_Task details:_ Omit every picture while repeating the entries exactly.

START Records supplied

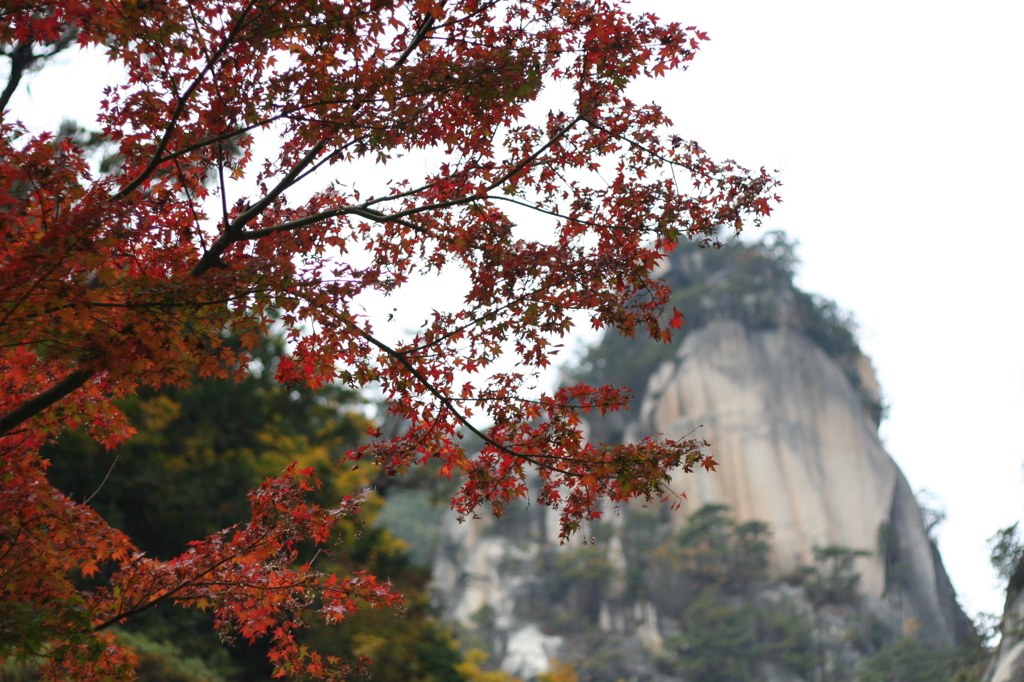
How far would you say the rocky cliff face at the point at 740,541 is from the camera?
27812 mm

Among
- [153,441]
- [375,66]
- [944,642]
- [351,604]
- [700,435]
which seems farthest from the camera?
[700,435]

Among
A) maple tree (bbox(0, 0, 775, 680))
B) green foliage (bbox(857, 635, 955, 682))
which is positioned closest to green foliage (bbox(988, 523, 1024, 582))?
green foliage (bbox(857, 635, 955, 682))

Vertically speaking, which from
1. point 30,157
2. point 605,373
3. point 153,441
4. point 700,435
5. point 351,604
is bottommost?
point 351,604

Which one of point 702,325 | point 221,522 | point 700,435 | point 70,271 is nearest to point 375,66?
point 70,271

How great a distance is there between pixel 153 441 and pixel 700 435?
78.7 ft

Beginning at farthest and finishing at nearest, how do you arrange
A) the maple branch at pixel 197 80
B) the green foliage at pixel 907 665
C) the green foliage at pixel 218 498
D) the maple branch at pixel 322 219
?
1. the green foliage at pixel 907 665
2. the green foliage at pixel 218 498
3. the maple branch at pixel 322 219
4. the maple branch at pixel 197 80

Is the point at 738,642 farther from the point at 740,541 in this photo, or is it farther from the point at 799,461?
the point at 799,461

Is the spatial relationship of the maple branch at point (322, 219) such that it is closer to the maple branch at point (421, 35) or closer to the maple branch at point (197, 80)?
the maple branch at point (197, 80)

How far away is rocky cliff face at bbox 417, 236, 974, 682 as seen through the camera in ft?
91.2

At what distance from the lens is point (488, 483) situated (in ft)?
12.8

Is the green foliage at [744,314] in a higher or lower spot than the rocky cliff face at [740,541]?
higher

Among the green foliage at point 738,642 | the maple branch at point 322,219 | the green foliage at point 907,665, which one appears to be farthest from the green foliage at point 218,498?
the green foliage at point 907,665

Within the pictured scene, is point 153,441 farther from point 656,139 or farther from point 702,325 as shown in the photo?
point 702,325

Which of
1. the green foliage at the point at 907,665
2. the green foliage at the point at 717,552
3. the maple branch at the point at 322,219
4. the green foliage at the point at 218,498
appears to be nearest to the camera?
the maple branch at the point at 322,219
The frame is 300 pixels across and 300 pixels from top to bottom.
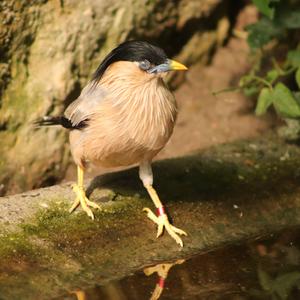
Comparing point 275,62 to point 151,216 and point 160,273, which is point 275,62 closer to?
point 151,216

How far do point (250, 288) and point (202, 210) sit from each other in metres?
1.04

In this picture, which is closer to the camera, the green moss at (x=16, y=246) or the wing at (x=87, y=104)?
the green moss at (x=16, y=246)

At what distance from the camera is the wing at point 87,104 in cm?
504

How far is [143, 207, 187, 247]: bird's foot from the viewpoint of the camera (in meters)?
5.04

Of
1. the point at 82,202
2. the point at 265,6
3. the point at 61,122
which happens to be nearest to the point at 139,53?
the point at 61,122

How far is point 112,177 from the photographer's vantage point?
5691 millimetres

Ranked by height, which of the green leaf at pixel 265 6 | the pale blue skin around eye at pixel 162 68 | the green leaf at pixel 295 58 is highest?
the pale blue skin around eye at pixel 162 68

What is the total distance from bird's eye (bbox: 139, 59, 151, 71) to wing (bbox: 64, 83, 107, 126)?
317 mm

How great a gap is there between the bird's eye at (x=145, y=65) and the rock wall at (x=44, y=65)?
162cm

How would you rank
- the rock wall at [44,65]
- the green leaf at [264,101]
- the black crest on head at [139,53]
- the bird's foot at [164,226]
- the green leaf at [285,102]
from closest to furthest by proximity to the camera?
the black crest on head at [139,53] < the bird's foot at [164,226] < the green leaf at [285,102] < the green leaf at [264,101] < the rock wall at [44,65]

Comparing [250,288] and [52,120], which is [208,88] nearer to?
Result: [52,120]

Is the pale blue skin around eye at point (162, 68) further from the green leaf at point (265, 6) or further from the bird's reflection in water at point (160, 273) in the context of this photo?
the green leaf at point (265, 6)

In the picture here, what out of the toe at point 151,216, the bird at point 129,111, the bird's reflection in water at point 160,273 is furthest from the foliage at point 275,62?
the bird's reflection in water at point 160,273

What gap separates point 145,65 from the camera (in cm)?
492
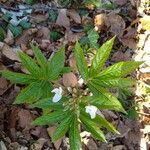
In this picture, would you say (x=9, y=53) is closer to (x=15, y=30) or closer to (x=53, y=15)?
(x=15, y=30)

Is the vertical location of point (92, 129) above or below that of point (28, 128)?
above

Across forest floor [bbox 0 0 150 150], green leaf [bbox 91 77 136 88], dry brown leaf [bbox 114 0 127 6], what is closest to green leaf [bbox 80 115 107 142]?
green leaf [bbox 91 77 136 88]

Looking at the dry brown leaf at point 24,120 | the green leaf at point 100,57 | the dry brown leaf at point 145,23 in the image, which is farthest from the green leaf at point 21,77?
the dry brown leaf at point 145,23

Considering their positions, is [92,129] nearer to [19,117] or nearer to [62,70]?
[62,70]

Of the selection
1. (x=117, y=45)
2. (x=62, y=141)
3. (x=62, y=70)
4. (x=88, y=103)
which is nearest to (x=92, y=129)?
(x=88, y=103)

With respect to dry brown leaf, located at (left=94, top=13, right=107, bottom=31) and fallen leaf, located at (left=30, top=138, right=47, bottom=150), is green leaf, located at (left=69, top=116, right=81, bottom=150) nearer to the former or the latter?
fallen leaf, located at (left=30, top=138, right=47, bottom=150)

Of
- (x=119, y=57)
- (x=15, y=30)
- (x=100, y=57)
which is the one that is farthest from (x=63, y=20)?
(x=100, y=57)

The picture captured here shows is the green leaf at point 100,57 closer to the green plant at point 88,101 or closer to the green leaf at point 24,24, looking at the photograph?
the green plant at point 88,101

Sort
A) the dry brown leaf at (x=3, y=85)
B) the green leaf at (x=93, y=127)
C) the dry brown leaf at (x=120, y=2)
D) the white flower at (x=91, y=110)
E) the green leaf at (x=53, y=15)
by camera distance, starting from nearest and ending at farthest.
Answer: the white flower at (x=91, y=110) → the green leaf at (x=93, y=127) → the dry brown leaf at (x=3, y=85) → the green leaf at (x=53, y=15) → the dry brown leaf at (x=120, y=2)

END Records supplied

_Finished answer:_
How far would you say the rocky cliff face at the point at 740,541 is from the camera?
27812 mm

Among
- [153,441]
- [375,66]
- [944,642]
- [351,604]
- [700,435]
which seems farthest from the camera?
[700,435]

Among
A) maple tree (bbox(0, 0, 775, 680))
B) green foliage (bbox(857, 635, 955, 682))
which is positioned closest to green foliage (bbox(988, 523, 1024, 582))?
green foliage (bbox(857, 635, 955, 682))

Vertically speaking, which from
1. point 30,157
2. point 605,373
3. point 153,441
4. point 700,435
5. point 351,604
is bottommost?
point 351,604

Which one of point 702,325 | point 221,522 | point 700,435 | point 70,271 is nearest to point 375,66?
point 70,271

How great a distance is there between pixel 153 441 and pixel 700 435?
78.7 ft

Beginning at farthest and finishing at nearest, how do you arrange
A) the maple branch at pixel 197 80
B) the green foliage at pixel 907 665
C) the green foliage at pixel 218 498
D) the maple branch at pixel 322 219
?
1. the green foliage at pixel 907 665
2. the green foliage at pixel 218 498
3. the maple branch at pixel 322 219
4. the maple branch at pixel 197 80

Is the point at 738,642 farther from the point at 740,541 in this photo, or is it farther from the point at 799,461?
the point at 799,461

Is the spatial relationship of the maple branch at point (322, 219) such that it is closer to the maple branch at point (421, 35) or closer to the maple branch at point (197, 80)?
the maple branch at point (197, 80)

How far away is rocky cliff face at bbox 417, 236, 974, 682 as seen through the camera in ft?
91.2

At what distance from the lens is point (488, 483) situated (in ft)?
12.8

Is the green foliage at [744,314] in a higher or lower spot than the rocky cliff face at [740,541]?
higher

Among the green foliage at point 738,642 | the maple branch at point 322,219 | the green foliage at point 907,665, which one appears to be farthest from the green foliage at point 218,498?
the green foliage at point 907,665

Within the pictured scene, is point 153,441 farther from point 656,139 or farther from point 702,325 as shown in the photo?
point 702,325

Which of
1. the green foliage at the point at 907,665
2. the green foliage at the point at 717,552
3. the maple branch at the point at 322,219
4. the green foliage at the point at 218,498
appears to be nearest to the camera?
the maple branch at the point at 322,219
The frame is 300 pixels across and 300 pixels from top to bottom.
Comparing point 275,62 to point 151,216 and point 160,273, which is point 275,62 closer to?
point 151,216

How far do point (250, 288) and point (202, 210) sit from each other in metres?
1.04

In this picture, which is closer to the camera, the green moss at (x=16, y=246) or the wing at (x=87, y=104)?
the green moss at (x=16, y=246)

At what distance from the camera is the wing at point 87,104 in cm?
504

How far is [143, 207, 187, 247]: bird's foot from the viewpoint of the camera (in meters)?
5.04

Of
1. the point at 82,202
2. the point at 265,6
3. the point at 61,122
which happens to be nearest to the point at 139,53?
the point at 61,122

How far is point 112,177 from the photographer's vantage point?
5691 millimetres

Ranked by height, which of the green leaf at pixel 265 6 | the pale blue skin around eye at pixel 162 68 | the green leaf at pixel 295 58 is highest?
the pale blue skin around eye at pixel 162 68

What is the total distance from bird's eye (bbox: 139, 59, 151, 71) to wing (bbox: 64, 83, 107, 126)?
317 mm

How great a gap is there between the bird's eye at (x=145, y=65) and the rock wall at (x=44, y=65)?
162cm

How would you rank
- the rock wall at [44,65]
- the green leaf at [264,101]
- the black crest on head at [139,53]
- the bird's foot at [164,226]
- the green leaf at [285,102]
from closest to furthest by proximity to the camera?
the black crest on head at [139,53] < the bird's foot at [164,226] < the green leaf at [285,102] < the green leaf at [264,101] < the rock wall at [44,65]

Comparing [250,288] and [52,120], which is [208,88] nearer to?
Result: [52,120]

Is the pale blue skin around eye at point (162, 68) further from the green leaf at point (265, 6) or further from the bird's reflection in water at point (160, 273) in the context of this photo?
the green leaf at point (265, 6)

In the picture here, what out of the toe at point 151,216, the bird at point 129,111, the bird's reflection in water at point 160,273 is furthest from the foliage at point 275,62?
the bird's reflection in water at point 160,273

What gap separates point 145,65 from the camera (in cm)?
492
In this picture, would you say (x=9, y=53) is closer to (x=15, y=30) or closer to (x=53, y=15)?
(x=15, y=30)

Is the vertical location of point (92, 129) above or below that of point (28, 128)?
above

Across forest floor [bbox 0 0 150 150], green leaf [bbox 91 77 136 88], dry brown leaf [bbox 114 0 127 6], what is closest to green leaf [bbox 80 115 107 142]?
green leaf [bbox 91 77 136 88]

Looking at the dry brown leaf at point 24,120 | the green leaf at point 100,57 | the dry brown leaf at point 145,23 in the image, which is farthest from the green leaf at point 21,77?
the dry brown leaf at point 145,23

Considering their positions, is [92,129] nearer to [19,117] or nearer to [62,70]?
[62,70]

Of the selection
1. (x=117, y=45)
2. (x=62, y=141)
3. (x=62, y=70)
4. (x=88, y=103)
which is nearest to (x=92, y=129)?
(x=88, y=103)

With respect to dry brown leaf, located at (left=94, top=13, right=107, bottom=31) and fallen leaf, located at (left=30, top=138, right=47, bottom=150), is green leaf, located at (left=69, top=116, right=81, bottom=150) nearer to the former or the latter?
fallen leaf, located at (left=30, top=138, right=47, bottom=150)

Of
- (x=119, y=57)
- (x=15, y=30)
- (x=100, y=57)
which is the one that is farthest from (x=63, y=20)?
(x=100, y=57)

The picture captured here shows is the green leaf at point 100,57 closer to the green plant at point 88,101 or closer to the green leaf at point 24,24, looking at the photograph?
the green plant at point 88,101

Sort
A) the dry brown leaf at (x=3, y=85)
B) the green leaf at (x=93, y=127)
C) the dry brown leaf at (x=120, y=2)
D) the white flower at (x=91, y=110)
E) the green leaf at (x=53, y=15)
by camera distance, starting from nearest and ending at farthest.
Answer: the white flower at (x=91, y=110) → the green leaf at (x=93, y=127) → the dry brown leaf at (x=3, y=85) → the green leaf at (x=53, y=15) → the dry brown leaf at (x=120, y=2)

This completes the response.